> **Text block**:
+++++

Martin Aldridge

Personal information
- Full name: Martin James Aldridge
- Date of birth: 6 December 1974
- Place of birth: Northampton, England
- Date of death: 30 January 2000 (aged 25)
- Place of death: Oxford, England
- Height: 5 ft 11 in (1.80 m)
- Position: Forward

Youth career
- 198?–1990: Coventry City
- 1990–1991: Braunston Rangers
- 1991–1993: Northampton Town

Senior career*
- Years: Team / Apps / (Gls)
- 1993–1995: Northampton Town / 69 / (17)
- 1995: → Dagenham & Redbridge (loan) / 3 / (1)
- 1995–1998: Oxford United / 72 / (19)
- 1998: → Southend United (loan) / 11 / (1)
- 1998–2000: Blackpool / 27 / (7)
- 1999: → Port Vale (loan) / 3 / (0)
- 2000: → Rushden & Diamonds (loan) / 1 / (0)
- Total:  / 186 / (45)

= Martin Aldridge (footballer) =

English footballer (1974–2000)

Martin James Aldridge (6 December 1974 – 30 January 2000) was an English footballer. A forward, he scored 44 goals in 182 league appearances in a seven-year career in the Football League.

+++++

> **Exercises to complete**:
(1) According to the Martin Aldridge profile, which club did he join on loan in 1999?
(2) Continue the Martin Aldridge profile from its last sentence.

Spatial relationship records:
+++++

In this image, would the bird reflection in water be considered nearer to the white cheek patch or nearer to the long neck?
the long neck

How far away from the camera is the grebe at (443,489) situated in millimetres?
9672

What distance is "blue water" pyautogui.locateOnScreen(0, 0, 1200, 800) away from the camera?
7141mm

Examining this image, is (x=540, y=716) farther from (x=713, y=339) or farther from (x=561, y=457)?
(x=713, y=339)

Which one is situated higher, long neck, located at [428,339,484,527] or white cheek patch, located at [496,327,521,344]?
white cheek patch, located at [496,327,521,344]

+++++

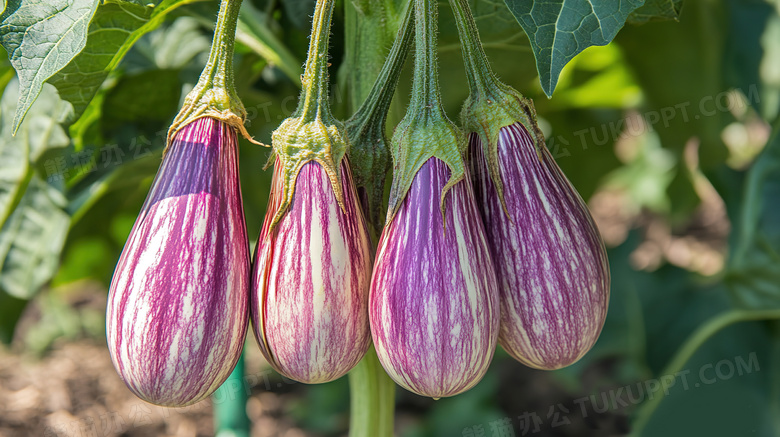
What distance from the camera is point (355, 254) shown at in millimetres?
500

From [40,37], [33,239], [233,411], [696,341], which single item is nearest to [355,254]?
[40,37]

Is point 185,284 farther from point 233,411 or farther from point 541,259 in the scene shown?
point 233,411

+++++

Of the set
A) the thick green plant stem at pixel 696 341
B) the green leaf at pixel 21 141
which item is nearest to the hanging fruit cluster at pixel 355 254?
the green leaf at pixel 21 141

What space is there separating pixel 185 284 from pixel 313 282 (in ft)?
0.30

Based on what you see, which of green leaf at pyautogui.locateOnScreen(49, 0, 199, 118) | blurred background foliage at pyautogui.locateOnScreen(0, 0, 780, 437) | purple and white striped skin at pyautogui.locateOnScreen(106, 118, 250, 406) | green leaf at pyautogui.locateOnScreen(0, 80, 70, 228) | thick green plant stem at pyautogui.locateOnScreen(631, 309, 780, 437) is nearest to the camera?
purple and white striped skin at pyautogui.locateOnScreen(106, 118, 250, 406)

+++++

> **Responses by task**:
(1) Port Vale

(2)
He turned professional at Northampton Town in August 1993. He was loaned out to Dagenham & Redbridge in December 1995 and was transferred to Oxford United later in the month. He helped the club to win promotion out of the Second Division in 1995–96. He later fell out of favour and was loaned out to Southend United in February 1998. He switched to Blackpool in August 1998, where he enjoyed loan spells out to Port Vale and Rushden & Diamonds. After a game at Nene Park, he was involved in a car crash on the A45 and died of his injuries, aged 25.

==Career==
===Northampton Town===
Northampton-born Aldridge joined Coventry City as a schoolboy but was released in 1990. As a 16-year-old, he then played for Ford Sports Daventry (UCL first division), and joined Sunday League side Braunston Rangers on to play with his brother Pete. He began his professional career as a trainee with his local side, Northampton Town, joining them from Braunston, leaving school in the summer of 1991, and turning professional in August 1993. The "Cobblers" finished bottom of the Football League in 1993–94. On 15 October 1994, he scored the first-ever competitive goal at Northampton's new Sixfields Stadium in a 1–1 draw with Barnet. Northampton rose to 17th in the Third Division in 1994–95 under Ian Atkins's stewardship. He moved to Dagenham & Redbridge on loan in December 1995. Later that month, he moved to Oxford United on a free transfer, where he was intended to replace Wayne Biggins.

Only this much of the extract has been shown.